» **What you need to do**
(a) In the review of the GDC 2015 talk on Unity mobile games, what is said to be free on Mali GPUs?
(b) Write a continuation of the review of the GDC 2015 talk on Unity mobile games, starting after its final sentence.

» **Reading passage**
-------

GDC 2015: “Enhancing Your Unity Mobile Games (Presented by ARM)” by Carl Callewaert of Unity Technologies, Roberto Lopez Mendez of ARM, Tony Prosser of Realtime UK, and Angelo Theodorou (@encelo?) of ARM https://gdcvault.com/play/1022408/Enhancing-Your-Unity-Mobile-Games

I thought this presentation was mostly useless.

The first presenter’s section was so high-level that I didn’t get anything from it. They covered topics like “mobile devices use batteries” and “when you optimize, focus on the performance bottleneck.”

1/6

Enhancing Your Unity Mobile Games (Presented by ARM)

The ARM Guide to Unity shows developers how to get the most out of Unity when developing under the unique challenges of mobile platforms.The talk offers a preview of the next release of the ARM Guide to Unity and highlights the most relevant...

And “mobile devices don’t have as much bandwidth as desktop devices, so consider using texture compression.”

They did say one thing I thought was interesting: 4x MSAA is free on Mali GPUs. Perhaps they have some kind of lossless compression support that they use under the hood? Such support is quite common; I wish they could talk more about that.

The next presenter described adjusting reflection cubemaps so they align better, and then applying this principle to shadows.

2/6

I’ve heard about this technique before, but I’ve never studied it, so I appreciated the explanation. They described that you actually use ray tracing to figure out where to sample the cube map. You use proxy geometry, and shoot a reflection ray from the point of reflection into the proxy geometry. Depending on where it hits, you sample a different location in the cube map.

(This explanation didn’t make sense to me, though: wouldn’t you need a BVH for the proxy geometry?)

3/6

They then describe how to use this for shadows: you bake the cubemaps with transmittance values in the alpha channel. When you sample from it, the alpha channel tells you whether your pixel is lit or not. And for soft shadows, you can just sample a lower-res mipmap of the cube map. So that’s neat.

The next section was from a company that makes offline-rendered demo reels. And I was like “um, cool?” They made the assets for a real-time demo.

4/6

They were like “our triangle budget for the whole scene was the same number of triangles we usually use in just a character’s fingernail” and my reaction was like “well what did you expect?” The worst part was that their company’s name is, no joke, “Realtime UK.”

The last section was a Unity guy showing off lighting in Unity, but it had nothing to do with ARM whatsoever. He was like “We use Enlighten! It updates as you move stuff around! So cool!” and I was like “why are you here”

-------

» **Exercise data**

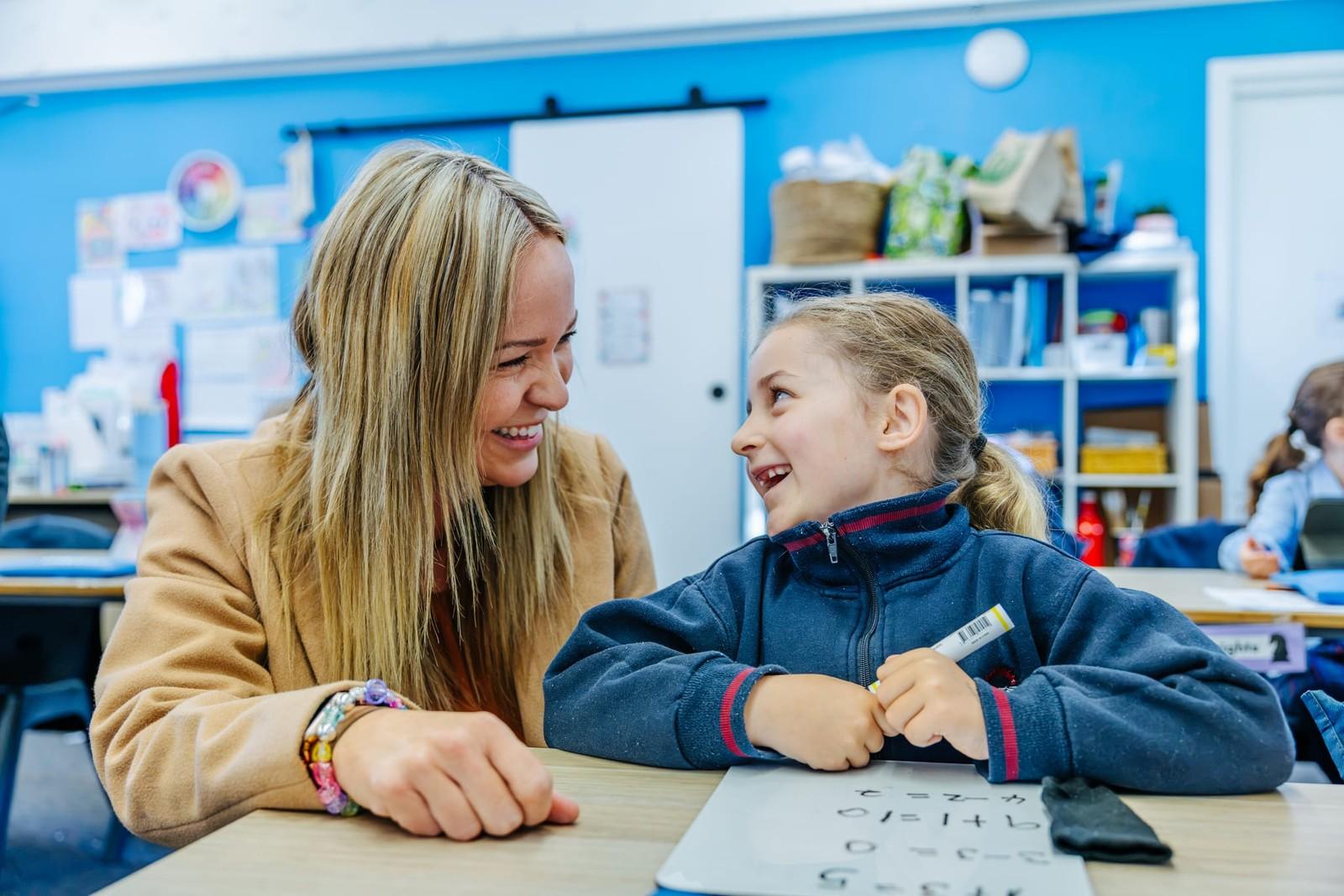 Teacher working one-on-one with a young student on a whiteboard task in a Lake Macquarie classroom.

-------

» **Per-task answers**
(a) 4x MSAA

(b)
5/6

Review: 3/10 they get some points for the cubemap stuff, but that’s pretty much it
@GDCPresoReviews well, considering that ARM bought Geomerics in December 2013, doing a bit of Enlighten marketing in early 2015 was a normal part of a sponsored session. 😄
@encelo Huh! I didn’t know that. 👍
@GDCPresoReviews depending on the simplicity of the proxy geo you don’t need a BVH. like, if it’s just a cube, six ifs will do the trick

@rrika

Ah, got it 👍

I had a feeling it was something like that, because the geo in their demo was really simple

@GDCPresoReviews 4x MSAA is almost free on Mali GPUs because you can keep your multisampled data on tile memory and only write back the resolved final output. This works when you do your main scene render pass and manage to keep your data in tile throughout and before you need to start doing your postprocess, you do your storeop out to main memory but have the GPU resolve your MSAA samples before your tile goes back to main mem.
@Biovf right, the reason I mentioned compression is that, when the tile memory is finally flushed to main memory, without compression, there would be 4x the amount of data, which doesn’t sound “free” to me
@Biovf from what I understand, all GPUs implement multisampling using something like a run-length encoding scheme, which gets unpacked at resolve time. Which is interesting; I would have enjoyed a section discussing this in a hardware-specific way in this presentation

@Biovf

@TomF explained in https://mastodon.gamedev.place/@TomF/115810687409793919 that the multisampling itself isn’t actually faster on tile-based GPUs than immediate GPUs, but the *resolve* is faster if it’s done in the same render pass that produced the samples. (Because there’s no round-trip to memory)

Tom Forsyth (@[email protected])

@GDCPresoReviews @sol_hsa Because the whole tile is rendered on-chip, then the MSAA is resolved to a single colour per pixel, then that is written to memory. None of the subpixel colour/depth data ever goes to DRAM. Whereas a conventional GPU might compress & cache that MSAA data, but it can't cache the ENTIRE screen, so some of it is going to leak out to real DRAM.

Gamedev Mastodon
@GDCPresoReviews Sure, that makes complete sense. Perhaps I wasn't clear but that was what I intended to express with my messages.
I did mention that you only write back to DRAM the resolved output and also gave an example of this working within a single render pass to highlight how it becomes benefitial. I do admit that I didn't explicitly bridge it to immediate mode GPUs so that's on me for failing to do that

@Biovf

I suppose I may be the only person in the universe that didn’t assume that “multisampling” meant “multisampling and resolving within the same render pass” 😅

@GDCPresoReviews it's all good, this stuff could be explained better anyway.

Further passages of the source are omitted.